Rozerem First Drug to Target Brain's Sleep Center
By Daniel J. DeNoon
WebMD Health News

July 22, 2005 -- Rozerem, the first of a new kind of sleeping pill, has been approved by the FDA.

Before this approval, many sleeping pills had potential narcotic-like effects. True, new nonbenzodiazepine sleeping pills -- such as Ambien, Lunesta, and Sonata -- have greatly reduced abuse potential. But they still have a sedating effect throughout the brain. And like earlier sleep drugs, they are controlled substances under federal law.

Rozerem (8-milligram tablets) is the first and only noncontrolled prescription medication for use of insomnia in adults. It is prescribed for insomnia characterized by difficulty with sleep onset.

Rozerem can be prescribed for long-term use. The medication has shown no evidence of abuse and dependence, according to a news release by Takeda Pharmaceuticals North America, the drug's maker.

Rozerem is different from other sleep drugs. It targets specific switches in the part of the brain that regulate sleep, a group of brain cells located in an area of the brain called the SCN. By flipping these switches -- called melatonin receptors -- Rozerem takes the brakes off the body's natural sleep drive.

Body Boot-Down

Here's how it's thought to work.

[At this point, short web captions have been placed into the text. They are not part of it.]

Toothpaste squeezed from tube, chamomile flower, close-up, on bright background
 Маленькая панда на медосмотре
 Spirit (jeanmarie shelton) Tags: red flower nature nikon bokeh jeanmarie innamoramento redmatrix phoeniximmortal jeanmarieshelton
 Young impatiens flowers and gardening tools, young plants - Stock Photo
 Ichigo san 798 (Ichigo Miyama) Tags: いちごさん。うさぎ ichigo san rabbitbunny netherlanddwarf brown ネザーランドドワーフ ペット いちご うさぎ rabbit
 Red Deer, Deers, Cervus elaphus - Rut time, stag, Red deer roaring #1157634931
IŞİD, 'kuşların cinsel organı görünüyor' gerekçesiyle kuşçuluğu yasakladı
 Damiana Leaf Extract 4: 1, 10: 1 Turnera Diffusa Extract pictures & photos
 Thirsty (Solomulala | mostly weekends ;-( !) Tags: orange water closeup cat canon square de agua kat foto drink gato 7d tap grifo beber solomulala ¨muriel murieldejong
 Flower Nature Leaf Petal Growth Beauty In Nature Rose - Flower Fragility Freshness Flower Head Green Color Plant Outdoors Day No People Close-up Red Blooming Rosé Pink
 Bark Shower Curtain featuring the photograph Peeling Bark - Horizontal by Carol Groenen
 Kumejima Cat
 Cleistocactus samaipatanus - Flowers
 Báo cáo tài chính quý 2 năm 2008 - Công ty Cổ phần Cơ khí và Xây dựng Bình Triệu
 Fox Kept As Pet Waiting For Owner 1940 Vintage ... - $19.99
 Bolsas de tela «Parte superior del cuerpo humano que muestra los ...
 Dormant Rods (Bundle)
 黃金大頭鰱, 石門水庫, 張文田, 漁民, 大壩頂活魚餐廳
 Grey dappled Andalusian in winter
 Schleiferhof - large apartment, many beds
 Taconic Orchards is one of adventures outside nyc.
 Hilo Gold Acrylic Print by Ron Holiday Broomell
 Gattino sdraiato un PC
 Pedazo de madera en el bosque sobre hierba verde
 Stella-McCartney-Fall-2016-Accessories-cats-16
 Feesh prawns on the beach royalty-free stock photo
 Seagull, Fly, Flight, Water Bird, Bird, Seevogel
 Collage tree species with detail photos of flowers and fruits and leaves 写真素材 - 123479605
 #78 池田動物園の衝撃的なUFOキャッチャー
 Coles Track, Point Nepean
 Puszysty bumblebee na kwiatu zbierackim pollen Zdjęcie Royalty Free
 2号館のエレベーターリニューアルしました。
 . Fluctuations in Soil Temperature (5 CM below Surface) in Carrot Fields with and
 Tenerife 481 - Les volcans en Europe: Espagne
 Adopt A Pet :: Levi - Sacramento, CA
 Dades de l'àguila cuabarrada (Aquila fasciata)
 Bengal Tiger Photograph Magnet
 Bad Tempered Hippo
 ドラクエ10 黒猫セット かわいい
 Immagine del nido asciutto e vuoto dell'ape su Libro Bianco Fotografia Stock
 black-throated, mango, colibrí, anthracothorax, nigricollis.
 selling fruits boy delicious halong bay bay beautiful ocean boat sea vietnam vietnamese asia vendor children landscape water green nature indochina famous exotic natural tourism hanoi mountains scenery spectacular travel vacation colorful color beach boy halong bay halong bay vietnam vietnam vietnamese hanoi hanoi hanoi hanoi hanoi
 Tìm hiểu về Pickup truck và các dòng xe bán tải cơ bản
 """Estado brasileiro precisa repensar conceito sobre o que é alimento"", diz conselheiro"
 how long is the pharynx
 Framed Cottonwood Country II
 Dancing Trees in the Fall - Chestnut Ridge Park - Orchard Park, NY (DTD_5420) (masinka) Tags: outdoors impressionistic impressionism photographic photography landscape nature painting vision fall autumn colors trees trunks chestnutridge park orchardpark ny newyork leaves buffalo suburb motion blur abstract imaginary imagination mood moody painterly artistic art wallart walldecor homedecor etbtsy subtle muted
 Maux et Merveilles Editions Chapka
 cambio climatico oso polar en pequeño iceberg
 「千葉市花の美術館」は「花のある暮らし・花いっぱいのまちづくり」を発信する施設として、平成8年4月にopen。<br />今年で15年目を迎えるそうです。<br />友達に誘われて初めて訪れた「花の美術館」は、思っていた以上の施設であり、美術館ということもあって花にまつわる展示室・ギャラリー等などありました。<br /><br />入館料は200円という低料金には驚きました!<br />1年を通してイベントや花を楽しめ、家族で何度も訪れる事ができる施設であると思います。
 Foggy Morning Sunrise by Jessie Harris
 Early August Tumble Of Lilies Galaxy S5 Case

The body has a sleep drive as well as a waking drive. As the day wears on, the sleep drive builds up. But it doesn't make you fall asleep in the daytime, because that's when the waking drive is stronger. Later in the evening, the waking drive winds down while the sleep drive continues to build up. By bedtime, the sleep drive is stronger -- and you're ready for normal sleep.

If you've got insomnia, the sleep and waking drives get out of balance. Most sleeping pills work by enhancing the sleep drive. Rozerem seems to work by relaxing the waking drive, says psychiatrist Louis J. Mini, MD, Takeda North America's medical director for neuroscience.

"In people who sleep normally, the pineal gland in the brain responds to darkness by producing a hormone called melatonin," Mini says. "This natural melatonin ... dampens the alerting signal so the sleep load overrides [the waking drive] and allows a person to fall asleep."

Unlike melatonin, which has widespread effects throughout the body, Rozerem sends two specific melatonin-like signals to the brain's sleep center. This reduces the alerting signal at the time a person wants to go to sleep.

"It is like shutting down a computer," Mini says. "You can pull the plug and it goes off -- that's how we see traditional sleep drugs -- but when you restart the computer, it takes a while. Or you can sign off appropriately, and let the computer boot down. We see Rozerem as letting the body boot down in normal fashion."

All that is still theoretical -- but it makes sense to David Neubauer, MD, associate director of the Johns Hopkins Sleep Disorders Center and author of Understanding Sleeplessness: Perspectives on Insomnia.